- _PROBLEM TO SOLVE_
Output only the line that contains "Q: What species is this?" and the lines after it, all verbatim, through the last one below.

BEGIN SOURCE DATA

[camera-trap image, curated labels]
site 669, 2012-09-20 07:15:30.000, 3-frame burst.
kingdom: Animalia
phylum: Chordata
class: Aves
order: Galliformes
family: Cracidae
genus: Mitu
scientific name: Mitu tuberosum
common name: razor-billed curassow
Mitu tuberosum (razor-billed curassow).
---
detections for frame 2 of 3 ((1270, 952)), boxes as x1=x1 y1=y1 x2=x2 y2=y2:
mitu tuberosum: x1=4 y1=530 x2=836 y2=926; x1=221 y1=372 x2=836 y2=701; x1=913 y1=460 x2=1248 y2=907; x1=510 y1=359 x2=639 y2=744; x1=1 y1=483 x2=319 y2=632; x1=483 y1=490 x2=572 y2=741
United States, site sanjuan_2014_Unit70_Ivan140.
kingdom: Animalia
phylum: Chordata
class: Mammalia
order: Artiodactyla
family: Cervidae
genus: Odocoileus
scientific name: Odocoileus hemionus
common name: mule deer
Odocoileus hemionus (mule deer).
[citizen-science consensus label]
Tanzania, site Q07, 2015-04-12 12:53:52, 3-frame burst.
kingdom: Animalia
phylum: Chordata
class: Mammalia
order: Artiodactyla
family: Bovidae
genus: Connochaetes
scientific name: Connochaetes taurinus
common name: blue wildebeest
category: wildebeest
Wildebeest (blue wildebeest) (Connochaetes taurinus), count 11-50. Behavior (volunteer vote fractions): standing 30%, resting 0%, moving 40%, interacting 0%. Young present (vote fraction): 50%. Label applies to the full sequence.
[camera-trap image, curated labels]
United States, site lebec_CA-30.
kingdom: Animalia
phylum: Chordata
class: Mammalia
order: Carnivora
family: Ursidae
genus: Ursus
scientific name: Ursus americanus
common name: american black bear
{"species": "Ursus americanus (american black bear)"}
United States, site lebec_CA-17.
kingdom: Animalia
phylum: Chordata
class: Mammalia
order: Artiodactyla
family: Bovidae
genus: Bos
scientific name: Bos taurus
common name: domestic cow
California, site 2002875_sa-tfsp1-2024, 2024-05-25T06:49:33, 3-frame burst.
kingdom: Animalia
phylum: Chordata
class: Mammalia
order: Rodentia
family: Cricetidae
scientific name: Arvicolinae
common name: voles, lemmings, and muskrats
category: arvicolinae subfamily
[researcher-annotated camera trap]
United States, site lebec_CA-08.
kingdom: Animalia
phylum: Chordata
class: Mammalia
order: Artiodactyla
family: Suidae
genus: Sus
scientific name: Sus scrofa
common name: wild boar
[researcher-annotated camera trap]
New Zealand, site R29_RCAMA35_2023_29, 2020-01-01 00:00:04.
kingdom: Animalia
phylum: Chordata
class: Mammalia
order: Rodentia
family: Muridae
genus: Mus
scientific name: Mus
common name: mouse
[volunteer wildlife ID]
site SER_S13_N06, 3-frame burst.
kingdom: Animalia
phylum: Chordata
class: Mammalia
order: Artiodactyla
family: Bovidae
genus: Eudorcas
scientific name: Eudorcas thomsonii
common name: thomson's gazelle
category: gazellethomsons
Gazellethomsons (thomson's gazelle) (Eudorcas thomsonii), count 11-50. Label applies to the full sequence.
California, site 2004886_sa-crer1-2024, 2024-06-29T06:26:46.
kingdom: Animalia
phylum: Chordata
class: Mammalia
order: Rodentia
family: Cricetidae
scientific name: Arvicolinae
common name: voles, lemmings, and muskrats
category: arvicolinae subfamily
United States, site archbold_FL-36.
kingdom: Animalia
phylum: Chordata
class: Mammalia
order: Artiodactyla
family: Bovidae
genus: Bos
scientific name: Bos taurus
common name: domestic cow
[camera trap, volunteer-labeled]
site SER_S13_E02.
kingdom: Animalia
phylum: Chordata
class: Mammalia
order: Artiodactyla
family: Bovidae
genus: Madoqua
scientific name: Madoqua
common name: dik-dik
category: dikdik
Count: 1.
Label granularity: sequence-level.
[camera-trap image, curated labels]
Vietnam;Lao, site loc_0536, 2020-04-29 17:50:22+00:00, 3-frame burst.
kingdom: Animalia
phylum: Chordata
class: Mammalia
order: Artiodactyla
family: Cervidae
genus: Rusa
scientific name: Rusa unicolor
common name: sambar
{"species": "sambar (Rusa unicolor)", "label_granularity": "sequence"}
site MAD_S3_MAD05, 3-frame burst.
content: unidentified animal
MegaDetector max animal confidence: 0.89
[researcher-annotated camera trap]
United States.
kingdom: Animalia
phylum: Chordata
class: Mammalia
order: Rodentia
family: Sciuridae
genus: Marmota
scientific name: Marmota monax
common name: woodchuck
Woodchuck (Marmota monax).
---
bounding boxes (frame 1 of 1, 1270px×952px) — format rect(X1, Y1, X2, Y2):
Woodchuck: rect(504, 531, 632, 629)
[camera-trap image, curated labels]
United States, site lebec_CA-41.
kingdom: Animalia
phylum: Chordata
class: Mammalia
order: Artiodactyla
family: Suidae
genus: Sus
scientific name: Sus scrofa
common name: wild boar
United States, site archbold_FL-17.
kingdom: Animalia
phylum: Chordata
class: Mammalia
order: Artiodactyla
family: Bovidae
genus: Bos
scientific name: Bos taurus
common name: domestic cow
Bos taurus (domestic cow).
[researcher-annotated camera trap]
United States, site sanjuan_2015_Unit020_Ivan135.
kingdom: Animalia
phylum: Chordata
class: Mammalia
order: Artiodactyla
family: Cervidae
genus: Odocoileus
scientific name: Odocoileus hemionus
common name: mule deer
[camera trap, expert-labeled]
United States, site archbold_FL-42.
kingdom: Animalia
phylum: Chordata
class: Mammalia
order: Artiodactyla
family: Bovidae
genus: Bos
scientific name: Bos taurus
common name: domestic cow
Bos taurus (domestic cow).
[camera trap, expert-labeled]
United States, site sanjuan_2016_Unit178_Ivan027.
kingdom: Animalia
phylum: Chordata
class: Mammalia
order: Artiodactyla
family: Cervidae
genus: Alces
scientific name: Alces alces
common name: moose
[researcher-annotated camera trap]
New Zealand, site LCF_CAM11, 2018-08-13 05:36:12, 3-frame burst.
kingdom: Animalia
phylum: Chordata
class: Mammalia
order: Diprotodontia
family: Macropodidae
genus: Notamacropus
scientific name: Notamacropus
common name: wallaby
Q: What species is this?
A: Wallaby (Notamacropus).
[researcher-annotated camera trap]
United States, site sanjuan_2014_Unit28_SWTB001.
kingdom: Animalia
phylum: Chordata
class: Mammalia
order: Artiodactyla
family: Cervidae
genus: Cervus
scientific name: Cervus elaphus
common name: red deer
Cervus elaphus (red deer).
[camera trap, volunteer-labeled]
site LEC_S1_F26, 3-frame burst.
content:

END SOURCE DATA

- _RESULT OF THIS EXERCISE_
Q: What species is this?
A: Wallaby (Notamacropus).
[researcher-annotated camera trap]
United States, site sanjuan_2014_Unit28_SWTB001.
kingdom: Animalia
phylum: Chordata
class: Mammalia
order: Artiodactyla
family: Cervidae
genus: Cervus
scientific name: Cervus elaphus
common name: red deer
Cervus elaphus (red deer).
[camera trap, volunteer-labeled]
site LEC_S1_F26, 3-frame burst.
content:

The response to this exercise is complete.